- **Required work**: Look for the line containing "How far removed" in the listing below. Retype that line and every subsequent line through the last one, and only those.

- **Information supplied**:
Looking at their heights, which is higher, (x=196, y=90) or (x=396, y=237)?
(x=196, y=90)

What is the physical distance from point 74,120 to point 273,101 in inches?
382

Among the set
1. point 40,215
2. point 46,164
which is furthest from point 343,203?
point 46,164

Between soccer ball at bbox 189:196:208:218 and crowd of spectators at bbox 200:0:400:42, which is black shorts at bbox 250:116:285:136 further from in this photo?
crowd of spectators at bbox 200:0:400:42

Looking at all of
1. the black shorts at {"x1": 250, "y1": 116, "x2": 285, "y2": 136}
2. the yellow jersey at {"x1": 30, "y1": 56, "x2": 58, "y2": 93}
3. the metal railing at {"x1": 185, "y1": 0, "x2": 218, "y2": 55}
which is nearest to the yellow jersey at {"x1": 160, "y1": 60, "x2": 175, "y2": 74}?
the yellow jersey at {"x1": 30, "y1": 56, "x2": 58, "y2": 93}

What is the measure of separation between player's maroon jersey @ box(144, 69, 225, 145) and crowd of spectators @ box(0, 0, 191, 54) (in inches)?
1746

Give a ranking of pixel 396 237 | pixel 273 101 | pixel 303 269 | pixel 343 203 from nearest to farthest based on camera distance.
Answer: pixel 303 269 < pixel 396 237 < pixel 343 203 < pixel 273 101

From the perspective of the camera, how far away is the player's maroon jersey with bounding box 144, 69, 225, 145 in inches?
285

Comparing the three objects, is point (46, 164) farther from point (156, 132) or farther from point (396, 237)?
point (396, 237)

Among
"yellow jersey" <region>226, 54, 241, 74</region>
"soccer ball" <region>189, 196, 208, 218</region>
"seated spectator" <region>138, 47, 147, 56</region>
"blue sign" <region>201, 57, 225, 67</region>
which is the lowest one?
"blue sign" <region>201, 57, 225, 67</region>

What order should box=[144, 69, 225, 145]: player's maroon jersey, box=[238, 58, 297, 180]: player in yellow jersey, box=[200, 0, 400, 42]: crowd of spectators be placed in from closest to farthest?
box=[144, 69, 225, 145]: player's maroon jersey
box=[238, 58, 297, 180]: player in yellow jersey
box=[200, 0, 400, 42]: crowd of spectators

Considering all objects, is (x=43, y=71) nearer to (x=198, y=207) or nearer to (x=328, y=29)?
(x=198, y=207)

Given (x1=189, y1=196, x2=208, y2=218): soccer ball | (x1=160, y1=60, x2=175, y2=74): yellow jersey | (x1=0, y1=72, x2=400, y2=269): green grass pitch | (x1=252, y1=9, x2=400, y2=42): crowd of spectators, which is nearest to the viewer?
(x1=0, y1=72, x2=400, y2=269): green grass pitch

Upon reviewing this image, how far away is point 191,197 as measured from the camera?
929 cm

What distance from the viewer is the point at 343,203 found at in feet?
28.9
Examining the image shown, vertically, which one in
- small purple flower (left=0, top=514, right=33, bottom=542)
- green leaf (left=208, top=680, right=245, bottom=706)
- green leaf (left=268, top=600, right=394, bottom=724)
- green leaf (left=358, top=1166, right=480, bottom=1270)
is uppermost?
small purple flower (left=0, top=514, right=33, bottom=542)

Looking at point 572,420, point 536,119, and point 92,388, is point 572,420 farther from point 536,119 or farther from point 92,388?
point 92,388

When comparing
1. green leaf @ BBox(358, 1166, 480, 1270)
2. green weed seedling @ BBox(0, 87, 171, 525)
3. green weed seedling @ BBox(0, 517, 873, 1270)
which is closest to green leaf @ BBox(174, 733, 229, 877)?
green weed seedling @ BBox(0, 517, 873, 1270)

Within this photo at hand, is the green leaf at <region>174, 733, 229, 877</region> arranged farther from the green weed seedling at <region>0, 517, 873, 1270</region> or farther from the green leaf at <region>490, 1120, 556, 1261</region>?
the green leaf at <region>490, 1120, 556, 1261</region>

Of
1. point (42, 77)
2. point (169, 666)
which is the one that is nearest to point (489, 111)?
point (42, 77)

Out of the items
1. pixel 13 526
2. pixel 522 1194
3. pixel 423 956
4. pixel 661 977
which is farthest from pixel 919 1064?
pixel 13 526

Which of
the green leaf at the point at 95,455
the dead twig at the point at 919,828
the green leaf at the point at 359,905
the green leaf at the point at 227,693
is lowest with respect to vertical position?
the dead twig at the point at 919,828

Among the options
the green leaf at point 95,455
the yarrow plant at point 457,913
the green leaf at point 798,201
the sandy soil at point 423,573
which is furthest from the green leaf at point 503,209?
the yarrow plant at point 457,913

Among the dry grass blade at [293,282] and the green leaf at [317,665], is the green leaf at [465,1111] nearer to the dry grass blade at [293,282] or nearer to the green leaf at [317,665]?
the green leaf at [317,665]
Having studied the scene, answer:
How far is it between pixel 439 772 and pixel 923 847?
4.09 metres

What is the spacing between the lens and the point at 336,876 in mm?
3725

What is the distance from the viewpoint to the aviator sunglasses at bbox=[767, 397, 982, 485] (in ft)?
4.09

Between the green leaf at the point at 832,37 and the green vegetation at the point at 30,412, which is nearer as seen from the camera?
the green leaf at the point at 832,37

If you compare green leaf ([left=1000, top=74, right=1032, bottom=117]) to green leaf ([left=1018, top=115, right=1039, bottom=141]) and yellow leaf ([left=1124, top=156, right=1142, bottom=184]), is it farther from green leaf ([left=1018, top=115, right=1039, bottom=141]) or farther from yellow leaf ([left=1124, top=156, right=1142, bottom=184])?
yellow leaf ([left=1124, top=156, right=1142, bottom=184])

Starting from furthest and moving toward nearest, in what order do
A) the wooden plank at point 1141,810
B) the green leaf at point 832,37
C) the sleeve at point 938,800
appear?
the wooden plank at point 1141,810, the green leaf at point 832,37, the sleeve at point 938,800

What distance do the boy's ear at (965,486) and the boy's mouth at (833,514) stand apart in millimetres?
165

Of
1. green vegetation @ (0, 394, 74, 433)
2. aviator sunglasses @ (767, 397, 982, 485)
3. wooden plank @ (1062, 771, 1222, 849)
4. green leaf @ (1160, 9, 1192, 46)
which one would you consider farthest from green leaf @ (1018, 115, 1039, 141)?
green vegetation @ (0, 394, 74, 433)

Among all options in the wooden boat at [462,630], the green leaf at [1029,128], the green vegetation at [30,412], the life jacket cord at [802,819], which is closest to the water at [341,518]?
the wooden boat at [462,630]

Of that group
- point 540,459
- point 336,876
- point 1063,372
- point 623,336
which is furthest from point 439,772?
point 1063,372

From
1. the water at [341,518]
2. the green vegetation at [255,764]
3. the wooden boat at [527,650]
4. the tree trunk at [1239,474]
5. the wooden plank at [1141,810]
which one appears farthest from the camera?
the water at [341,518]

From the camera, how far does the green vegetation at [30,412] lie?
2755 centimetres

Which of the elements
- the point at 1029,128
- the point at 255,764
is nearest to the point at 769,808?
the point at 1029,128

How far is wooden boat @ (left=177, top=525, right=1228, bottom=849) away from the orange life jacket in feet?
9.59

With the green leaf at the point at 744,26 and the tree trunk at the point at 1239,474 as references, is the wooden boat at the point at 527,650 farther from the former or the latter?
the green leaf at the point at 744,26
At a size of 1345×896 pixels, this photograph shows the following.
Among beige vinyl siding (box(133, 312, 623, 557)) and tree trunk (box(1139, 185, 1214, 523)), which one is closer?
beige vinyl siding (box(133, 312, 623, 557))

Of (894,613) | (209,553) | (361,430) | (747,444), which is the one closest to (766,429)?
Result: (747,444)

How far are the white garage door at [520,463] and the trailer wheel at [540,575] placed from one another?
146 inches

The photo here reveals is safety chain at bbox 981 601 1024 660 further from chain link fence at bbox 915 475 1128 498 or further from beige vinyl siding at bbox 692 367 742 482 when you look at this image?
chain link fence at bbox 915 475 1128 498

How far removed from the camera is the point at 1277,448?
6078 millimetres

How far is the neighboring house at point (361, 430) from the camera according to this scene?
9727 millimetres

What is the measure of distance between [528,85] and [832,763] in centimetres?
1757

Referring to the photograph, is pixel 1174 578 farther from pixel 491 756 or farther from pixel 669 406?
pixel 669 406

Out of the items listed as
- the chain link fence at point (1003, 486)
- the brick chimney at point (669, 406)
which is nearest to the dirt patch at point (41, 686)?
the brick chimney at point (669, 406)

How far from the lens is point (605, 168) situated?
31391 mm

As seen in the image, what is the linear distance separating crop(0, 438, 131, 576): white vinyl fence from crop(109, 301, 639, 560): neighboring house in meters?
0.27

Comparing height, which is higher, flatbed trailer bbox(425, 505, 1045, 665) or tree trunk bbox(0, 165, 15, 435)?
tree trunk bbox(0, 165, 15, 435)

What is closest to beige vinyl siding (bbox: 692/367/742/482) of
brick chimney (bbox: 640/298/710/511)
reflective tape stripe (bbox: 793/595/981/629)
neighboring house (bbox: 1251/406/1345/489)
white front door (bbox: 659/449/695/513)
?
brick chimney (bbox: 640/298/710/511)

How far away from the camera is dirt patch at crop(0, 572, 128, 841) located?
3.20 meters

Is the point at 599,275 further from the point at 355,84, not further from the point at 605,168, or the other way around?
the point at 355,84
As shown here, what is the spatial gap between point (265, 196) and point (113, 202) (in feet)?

- **Answer to the exercise**:
How far removed from the camera is the point at 1277,448?
6078 millimetres

How far is the neighboring house at point (361, 430) from the camera according to this scene?
9727 millimetres

What is the measure of distance between [528,85] and [832,763] in centimetres?
1757

Referring to the photograph, is pixel 1174 578 farther from pixel 491 756 or farther from pixel 669 406?
pixel 669 406

Out of the items listed as
- the chain link fence at point (1003, 486)
- the brick chimney at point (669, 406)
which is nearest to the dirt patch at point (41, 686)?
the brick chimney at point (669, 406)

How far from the lens is point (605, 168) situated?
31391 mm

As seen in the image, what is the linear distance separating crop(0, 438, 131, 576): white vinyl fence from crop(109, 301, 639, 560): neighboring house in meters?
0.27

Comparing height, which is higher, flatbed trailer bbox(425, 505, 1045, 665) or tree trunk bbox(0, 165, 15, 435)?
tree trunk bbox(0, 165, 15, 435)

What is closest to beige vinyl siding (bbox: 692/367/742/482) of
brick chimney (bbox: 640/298/710/511)
reflective tape stripe (bbox: 793/595/981/629)
neighboring house (bbox: 1251/406/1345/489)
white front door (bbox: 659/449/695/513)
?
brick chimney (bbox: 640/298/710/511)

How far away from the camera is dirt patch at crop(0, 572, 128, 841) located?
3.20 meters

Is the point at 599,275 further from the point at 355,84, not further from the point at 605,168, or the other way around?
the point at 355,84
As shown here, what is the spatial gap between point (265, 196) and point (113, 202) (in feet)?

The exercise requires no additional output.